Katherine Hair Eagle (’07 Printmaking)

During her deep dive, she discovered a Facebook group called the Turtle Race Task Force. Essentially, the members would go to the turtle races and try to talk people out of it. The response to these conversations went as you might expect.

“A lot of people were mad that they would even be there. It’s been interesting to observe this group trying to do right by the turtles, while also seeing them as conduits for how to interact with people who believe differently than you, especially in our current political climate,” she says.

Hair Eagle began having people send her soil from turtle derby sites or locations where turtles were found, incorporating it directly into her work. She created turtle-shaped molds, and each piece is cast in wax mixed with the soil, establishing a tangible connection between the sculpture and the turtles’ original or relocated habitats.

“Initially I was very particular. I knew which turtle was which dirt,” she says.

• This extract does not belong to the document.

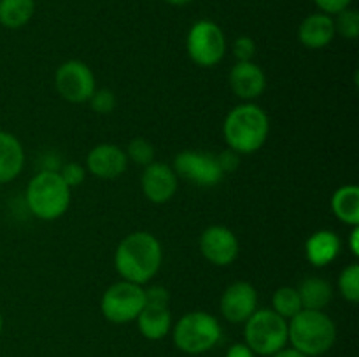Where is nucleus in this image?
I'll return each mask as SVG.
<instances>
[{"mask_svg":"<svg viewBox=\"0 0 359 357\" xmlns=\"http://www.w3.org/2000/svg\"><path fill=\"white\" fill-rule=\"evenodd\" d=\"M233 55L237 62H252L256 55V42L248 35H241L233 42Z\"/></svg>","mask_w":359,"mask_h":357,"instance_id":"nucleus-29","label":"nucleus"},{"mask_svg":"<svg viewBox=\"0 0 359 357\" xmlns=\"http://www.w3.org/2000/svg\"><path fill=\"white\" fill-rule=\"evenodd\" d=\"M165 2L170 4V6H188L193 0H165Z\"/></svg>","mask_w":359,"mask_h":357,"instance_id":"nucleus-36","label":"nucleus"},{"mask_svg":"<svg viewBox=\"0 0 359 357\" xmlns=\"http://www.w3.org/2000/svg\"><path fill=\"white\" fill-rule=\"evenodd\" d=\"M314 4L319 7L321 13L335 16V14L342 13L344 9L351 7L353 0H314Z\"/></svg>","mask_w":359,"mask_h":357,"instance_id":"nucleus-31","label":"nucleus"},{"mask_svg":"<svg viewBox=\"0 0 359 357\" xmlns=\"http://www.w3.org/2000/svg\"><path fill=\"white\" fill-rule=\"evenodd\" d=\"M332 210L340 223L359 226V188L356 184L340 186L332 195Z\"/></svg>","mask_w":359,"mask_h":357,"instance_id":"nucleus-21","label":"nucleus"},{"mask_svg":"<svg viewBox=\"0 0 359 357\" xmlns=\"http://www.w3.org/2000/svg\"><path fill=\"white\" fill-rule=\"evenodd\" d=\"M146 304V290L139 284L119 280L105 289L100 300V312L112 324L135 322Z\"/></svg>","mask_w":359,"mask_h":357,"instance_id":"nucleus-7","label":"nucleus"},{"mask_svg":"<svg viewBox=\"0 0 359 357\" xmlns=\"http://www.w3.org/2000/svg\"><path fill=\"white\" fill-rule=\"evenodd\" d=\"M137 328L140 335L149 342H158L163 340L165 336L170 335L172 331V312L167 304H144L142 312L135 318Z\"/></svg>","mask_w":359,"mask_h":357,"instance_id":"nucleus-18","label":"nucleus"},{"mask_svg":"<svg viewBox=\"0 0 359 357\" xmlns=\"http://www.w3.org/2000/svg\"><path fill=\"white\" fill-rule=\"evenodd\" d=\"M163 262V248L160 240L149 231H133L126 234L114 252L116 272L123 280L144 284L160 272Z\"/></svg>","mask_w":359,"mask_h":357,"instance_id":"nucleus-1","label":"nucleus"},{"mask_svg":"<svg viewBox=\"0 0 359 357\" xmlns=\"http://www.w3.org/2000/svg\"><path fill=\"white\" fill-rule=\"evenodd\" d=\"M337 342V324L325 310H302L287 321V345L307 357H321Z\"/></svg>","mask_w":359,"mask_h":357,"instance_id":"nucleus-3","label":"nucleus"},{"mask_svg":"<svg viewBox=\"0 0 359 357\" xmlns=\"http://www.w3.org/2000/svg\"><path fill=\"white\" fill-rule=\"evenodd\" d=\"M347 245H349V251L354 258H359V226L351 227L349 240H347Z\"/></svg>","mask_w":359,"mask_h":357,"instance_id":"nucleus-34","label":"nucleus"},{"mask_svg":"<svg viewBox=\"0 0 359 357\" xmlns=\"http://www.w3.org/2000/svg\"><path fill=\"white\" fill-rule=\"evenodd\" d=\"M177 177L186 178L198 188H214L224 178L217 158L202 150L186 149L174 158V167Z\"/></svg>","mask_w":359,"mask_h":357,"instance_id":"nucleus-10","label":"nucleus"},{"mask_svg":"<svg viewBox=\"0 0 359 357\" xmlns=\"http://www.w3.org/2000/svg\"><path fill=\"white\" fill-rule=\"evenodd\" d=\"M25 150L16 135L0 130V186L9 184L23 172Z\"/></svg>","mask_w":359,"mask_h":357,"instance_id":"nucleus-19","label":"nucleus"},{"mask_svg":"<svg viewBox=\"0 0 359 357\" xmlns=\"http://www.w3.org/2000/svg\"><path fill=\"white\" fill-rule=\"evenodd\" d=\"M146 290V303L167 304L170 303V293L163 286H149Z\"/></svg>","mask_w":359,"mask_h":357,"instance_id":"nucleus-32","label":"nucleus"},{"mask_svg":"<svg viewBox=\"0 0 359 357\" xmlns=\"http://www.w3.org/2000/svg\"><path fill=\"white\" fill-rule=\"evenodd\" d=\"M333 23H335V34L347 41H356L359 35V13L356 9L347 7L342 13L335 14Z\"/></svg>","mask_w":359,"mask_h":357,"instance_id":"nucleus-26","label":"nucleus"},{"mask_svg":"<svg viewBox=\"0 0 359 357\" xmlns=\"http://www.w3.org/2000/svg\"><path fill=\"white\" fill-rule=\"evenodd\" d=\"M128 163L125 149L116 144H98L88 153L86 172L102 181H114L125 174Z\"/></svg>","mask_w":359,"mask_h":357,"instance_id":"nucleus-14","label":"nucleus"},{"mask_svg":"<svg viewBox=\"0 0 359 357\" xmlns=\"http://www.w3.org/2000/svg\"><path fill=\"white\" fill-rule=\"evenodd\" d=\"M172 342L188 356H202L219 343L223 329L219 321L209 312L195 310L182 315L172 326Z\"/></svg>","mask_w":359,"mask_h":357,"instance_id":"nucleus-5","label":"nucleus"},{"mask_svg":"<svg viewBox=\"0 0 359 357\" xmlns=\"http://www.w3.org/2000/svg\"><path fill=\"white\" fill-rule=\"evenodd\" d=\"M58 174L62 175L65 184L72 189L84 182V178H86V167L76 163V161H69V163H65L62 168H60Z\"/></svg>","mask_w":359,"mask_h":357,"instance_id":"nucleus-28","label":"nucleus"},{"mask_svg":"<svg viewBox=\"0 0 359 357\" xmlns=\"http://www.w3.org/2000/svg\"><path fill=\"white\" fill-rule=\"evenodd\" d=\"M55 86L60 97L70 104H84L97 90L95 74L81 59H69L56 69Z\"/></svg>","mask_w":359,"mask_h":357,"instance_id":"nucleus-9","label":"nucleus"},{"mask_svg":"<svg viewBox=\"0 0 359 357\" xmlns=\"http://www.w3.org/2000/svg\"><path fill=\"white\" fill-rule=\"evenodd\" d=\"M230 88L241 100L255 102L266 90V76L255 62H237L230 70Z\"/></svg>","mask_w":359,"mask_h":357,"instance_id":"nucleus-15","label":"nucleus"},{"mask_svg":"<svg viewBox=\"0 0 359 357\" xmlns=\"http://www.w3.org/2000/svg\"><path fill=\"white\" fill-rule=\"evenodd\" d=\"M142 192L151 203L170 202L175 196L179 188V177L174 168L161 161H153L151 164L144 167L142 177H140Z\"/></svg>","mask_w":359,"mask_h":357,"instance_id":"nucleus-13","label":"nucleus"},{"mask_svg":"<svg viewBox=\"0 0 359 357\" xmlns=\"http://www.w3.org/2000/svg\"><path fill=\"white\" fill-rule=\"evenodd\" d=\"M241 156L242 154L235 153V150L230 149V147H226V149L221 150L219 154H216L217 163H219L221 170H223L224 175L238 170V167H241Z\"/></svg>","mask_w":359,"mask_h":357,"instance_id":"nucleus-30","label":"nucleus"},{"mask_svg":"<svg viewBox=\"0 0 359 357\" xmlns=\"http://www.w3.org/2000/svg\"><path fill=\"white\" fill-rule=\"evenodd\" d=\"M2 329H4V318H2V314H0V335H2Z\"/></svg>","mask_w":359,"mask_h":357,"instance_id":"nucleus-37","label":"nucleus"},{"mask_svg":"<svg viewBox=\"0 0 359 357\" xmlns=\"http://www.w3.org/2000/svg\"><path fill=\"white\" fill-rule=\"evenodd\" d=\"M70 188L55 170H41L27 186V206L37 219L55 220L69 210Z\"/></svg>","mask_w":359,"mask_h":357,"instance_id":"nucleus-4","label":"nucleus"},{"mask_svg":"<svg viewBox=\"0 0 359 357\" xmlns=\"http://www.w3.org/2000/svg\"><path fill=\"white\" fill-rule=\"evenodd\" d=\"M244 343L262 357H272L287 346V321L272 308L256 310L244 322Z\"/></svg>","mask_w":359,"mask_h":357,"instance_id":"nucleus-6","label":"nucleus"},{"mask_svg":"<svg viewBox=\"0 0 359 357\" xmlns=\"http://www.w3.org/2000/svg\"><path fill=\"white\" fill-rule=\"evenodd\" d=\"M35 14V0H0V24L18 30L30 23Z\"/></svg>","mask_w":359,"mask_h":357,"instance_id":"nucleus-22","label":"nucleus"},{"mask_svg":"<svg viewBox=\"0 0 359 357\" xmlns=\"http://www.w3.org/2000/svg\"><path fill=\"white\" fill-rule=\"evenodd\" d=\"M198 247L210 265L221 266V268L233 265L241 252L237 234L230 227L219 226V224H212L202 231Z\"/></svg>","mask_w":359,"mask_h":357,"instance_id":"nucleus-11","label":"nucleus"},{"mask_svg":"<svg viewBox=\"0 0 359 357\" xmlns=\"http://www.w3.org/2000/svg\"><path fill=\"white\" fill-rule=\"evenodd\" d=\"M272 310L276 312L277 315H280L283 318H286V321H290V318H293L298 312L304 310L297 287H279L272 296Z\"/></svg>","mask_w":359,"mask_h":357,"instance_id":"nucleus-23","label":"nucleus"},{"mask_svg":"<svg viewBox=\"0 0 359 357\" xmlns=\"http://www.w3.org/2000/svg\"><path fill=\"white\" fill-rule=\"evenodd\" d=\"M126 158L132 163L139 164V167H147L151 164L154 160V146L149 142V140L142 139V136H135L128 142V147L125 149Z\"/></svg>","mask_w":359,"mask_h":357,"instance_id":"nucleus-25","label":"nucleus"},{"mask_svg":"<svg viewBox=\"0 0 359 357\" xmlns=\"http://www.w3.org/2000/svg\"><path fill=\"white\" fill-rule=\"evenodd\" d=\"M270 133L269 114L252 102H244L226 114L223 122L224 142L238 154H255L265 146Z\"/></svg>","mask_w":359,"mask_h":357,"instance_id":"nucleus-2","label":"nucleus"},{"mask_svg":"<svg viewBox=\"0 0 359 357\" xmlns=\"http://www.w3.org/2000/svg\"><path fill=\"white\" fill-rule=\"evenodd\" d=\"M342 251V240L332 230H318L305 241V258L316 268L332 265Z\"/></svg>","mask_w":359,"mask_h":357,"instance_id":"nucleus-16","label":"nucleus"},{"mask_svg":"<svg viewBox=\"0 0 359 357\" xmlns=\"http://www.w3.org/2000/svg\"><path fill=\"white\" fill-rule=\"evenodd\" d=\"M272 357H307V356H304V354L297 352V350L291 349V346H286V349H283V350H280V352L273 354Z\"/></svg>","mask_w":359,"mask_h":357,"instance_id":"nucleus-35","label":"nucleus"},{"mask_svg":"<svg viewBox=\"0 0 359 357\" xmlns=\"http://www.w3.org/2000/svg\"><path fill=\"white\" fill-rule=\"evenodd\" d=\"M88 102H90L91 111L97 112V114H111L118 107V97H116L114 91L107 90V88L95 90Z\"/></svg>","mask_w":359,"mask_h":357,"instance_id":"nucleus-27","label":"nucleus"},{"mask_svg":"<svg viewBox=\"0 0 359 357\" xmlns=\"http://www.w3.org/2000/svg\"><path fill=\"white\" fill-rule=\"evenodd\" d=\"M305 310H326L333 300V286L321 276H309L297 287Z\"/></svg>","mask_w":359,"mask_h":357,"instance_id":"nucleus-20","label":"nucleus"},{"mask_svg":"<svg viewBox=\"0 0 359 357\" xmlns=\"http://www.w3.org/2000/svg\"><path fill=\"white\" fill-rule=\"evenodd\" d=\"M224 357H256V354L252 352V350L249 349L244 342H241V343H233L231 346H228Z\"/></svg>","mask_w":359,"mask_h":357,"instance_id":"nucleus-33","label":"nucleus"},{"mask_svg":"<svg viewBox=\"0 0 359 357\" xmlns=\"http://www.w3.org/2000/svg\"><path fill=\"white\" fill-rule=\"evenodd\" d=\"M219 310L223 318L231 324H244L258 310V290L245 280L230 284L221 296Z\"/></svg>","mask_w":359,"mask_h":357,"instance_id":"nucleus-12","label":"nucleus"},{"mask_svg":"<svg viewBox=\"0 0 359 357\" xmlns=\"http://www.w3.org/2000/svg\"><path fill=\"white\" fill-rule=\"evenodd\" d=\"M333 16L325 13L309 14L298 27V41L309 49H323L335 38Z\"/></svg>","mask_w":359,"mask_h":357,"instance_id":"nucleus-17","label":"nucleus"},{"mask_svg":"<svg viewBox=\"0 0 359 357\" xmlns=\"http://www.w3.org/2000/svg\"><path fill=\"white\" fill-rule=\"evenodd\" d=\"M186 51L198 66H216L226 55V37L212 20H198L191 24L186 37Z\"/></svg>","mask_w":359,"mask_h":357,"instance_id":"nucleus-8","label":"nucleus"},{"mask_svg":"<svg viewBox=\"0 0 359 357\" xmlns=\"http://www.w3.org/2000/svg\"><path fill=\"white\" fill-rule=\"evenodd\" d=\"M337 287H339L340 296L351 304H358L359 301V265L358 262H351L349 266L340 272L339 280H337Z\"/></svg>","mask_w":359,"mask_h":357,"instance_id":"nucleus-24","label":"nucleus"}]
</instances>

“But now over time I've lost that information, and I don't hate that for the piece. That's what it’s kind of about, losing your sense of home.”

Creative Leeway

Reflecting on her time as a student at the Kansas City Art Institute, she says the extent of creative freedom was unexpected and she fully tested that leeway. She recalls one project that took over the entryway to KCAI’s East Building and Printmaking department.

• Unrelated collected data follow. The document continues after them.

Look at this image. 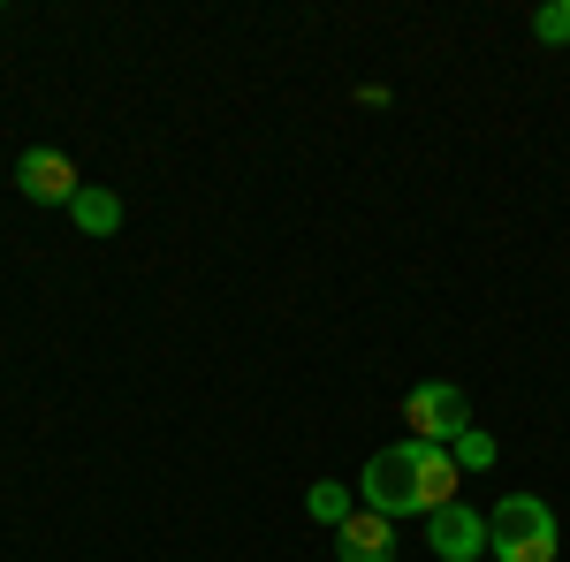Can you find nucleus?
Masks as SVG:
<instances>
[{
    "label": "nucleus",
    "mask_w": 570,
    "mask_h": 562,
    "mask_svg": "<svg viewBox=\"0 0 570 562\" xmlns=\"http://www.w3.org/2000/svg\"><path fill=\"white\" fill-rule=\"evenodd\" d=\"M456 456L434 448V441H389V448H373V464L357 479V494H365V510H381V517H434L456 502Z\"/></svg>",
    "instance_id": "f257e3e1"
},
{
    "label": "nucleus",
    "mask_w": 570,
    "mask_h": 562,
    "mask_svg": "<svg viewBox=\"0 0 570 562\" xmlns=\"http://www.w3.org/2000/svg\"><path fill=\"white\" fill-rule=\"evenodd\" d=\"M563 532H556V510L540 494H502L494 517H487V555L494 562H556Z\"/></svg>",
    "instance_id": "f03ea898"
},
{
    "label": "nucleus",
    "mask_w": 570,
    "mask_h": 562,
    "mask_svg": "<svg viewBox=\"0 0 570 562\" xmlns=\"http://www.w3.org/2000/svg\"><path fill=\"white\" fill-rule=\"evenodd\" d=\"M403 426H411V441H434V448H449L456 433L472 426V403H464V388H449V381H426V388L403 395Z\"/></svg>",
    "instance_id": "7ed1b4c3"
},
{
    "label": "nucleus",
    "mask_w": 570,
    "mask_h": 562,
    "mask_svg": "<svg viewBox=\"0 0 570 562\" xmlns=\"http://www.w3.org/2000/svg\"><path fill=\"white\" fill-rule=\"evenodd\" d=\"M16 190L31 198V206H69L77 190H85V175L69 152H53V145H31L23 160H16Z\"/></svg>",
    "instance_id": "20e7f679"
},
{
    "label": "nucleus",
    "mask_w": 570,
    "mask_h": 562,
    "mask_svg": "<svg viewBox=\"0 0 570 562\" xmlns=\"http://www.w3.org/2000/svg\"><path fill=\"white\" fill-rule=\"evenodd\" d=\"M426 548H434L441 562H480L487 555V517L472 502H449V510L426 517Z\"/></svg>",
    "instance_id": "39448f33"
},
{
    "label": "nucleus",
    "mask_w": 570,
    "mask_h": 562,
    "mask_svg": "<svg viewBox=\"0 0 570 562\" xmlns=\"http://www.w3.org/2000/svg\"><path fill=\"white\" fill-rule=\"evenodd\" d=\"M335 562H395V517L357 510V517L335 532Z\"/></svg>",
    "instance_id": "423d86ee"
},
{
    "label": "nucleus",
    "mask_w": 570,
    "mask_h": 562,
    "mask_svg": "<svg viewBox=\"0 0 570 562\" xmlns=\"http://www.w3.org/2000/svg\"><path fill=\"white\" fill-rule=\"evenodd\" d=\"M69 220H77L85 236H115V228H122V198H115L107 183H85V190L69 198Z\"/></svg>",
    "instance_id": "0eeeda50"
},
{
    "label": "nucleus",
    "mask_w": 570,
    "mask_h": 562,
    "mask_svg": "<svg viewBox=\"0 0 570 562\" xmlns=\"http://www.w3.org/2000/svg\"><path fill=\"white\" fill-rule=\"evenodd\" d=\"M305 510H312V524H327V532H343V524L357 517V502H351V486H343V479H312Z\"/></svg>",
    "instance_id": "6e6552de"
},
{
    "label": "nucleus",
    "mask_w": 570,
    "mask_h": 562,
    "mask_svg": "<svg viewBox=\"0 0 570 562\" xmlns=\"http://www.w3.org/2000/svg\"><path fill=\"white\" fill-rule=\"evenodd\" d=\"M449 456H456V472H487V464H494V441H487L480 426H464L449 441Z\"/></svg>",
    "instance_id": "1a4fd4ad"
},
{
    "label": "nucleus",
    "mask_w": 570,
    "mask_h": 562,
    "mask_svg": "<svg viewBox=\"0 0 570 562\" xmlns=\"http://www.w3.org/2000/svg\"><path fill=\"white\" fill-rule=\"evenodd\" d=\"M532 39H540V46H570V0L532 8Z\"/></svg>",
    "instance_id": "9d476101"
}]
</instances>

“I was thinking about stagnation and like stagnant water. So I made all these giant mosquito larvae out of sugar. I loved the idea of forcing people to interact with my work because they literally need to walk through the hallway. And I wanted people to just crush them,” she says.

She says these continuing artistic exercises have shown her that it’s okay to work outside of the bounds of how you think you're being defined or how other people are talking about your work.

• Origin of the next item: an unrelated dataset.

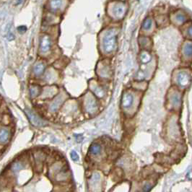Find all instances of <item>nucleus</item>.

“If I had to congeal the one thing I took away from my time at Kansas City Art Institute, it's that things that seem like rules are probably not actually rules. You just made them up in your head and they're probably holding you back,” she says.

"Things that seem like rules are probably not actually rules. You just made them up in your head and they're probably holding you back."

Katherine Hair Eagle (’07 Printmaking)

Instead, she recommends a different kind of mindset, one that embraces chance and coincidence. She points to the coyote as an animal that reflects this existence, intersecting with humanity.

“I’ve had multiple encounters where you’re walking down a path, and all of a sudden one appears in front of you. You pause and have this moment of eye contact with the coyote before it moves on. I feel like those kinds of encounters are always powerful and meaningful, even though they’re just random happenings,” Hair Eagle says.

She is also drawn to coyotes because they are wild animals that can coexist with humans, even those who dislike them, such as farmers, small dog owners, and people who post on NextDoor. That’s the reality for these fringe animals, living on the edges of human settlements and benefiting from many of the same resources we do.

Her piece We All Live Downstream (2022) pays tribute to the keystone species with fountains flowing from the eyes of coyote sculptures, each crying into the next’s pool. It forms a closed system of tears, illustrating that if one coyote is removed from the ecosystem, another will take its place. But if they are all removed, the resulting deficit disrupts the ecosystem and triggers further problems.

“It’s also less directly about coyotes,” she says. “I do like them as a… Well, ‘icon’ is the wrong word, but they’re another trope or motif that I like to use in my work.”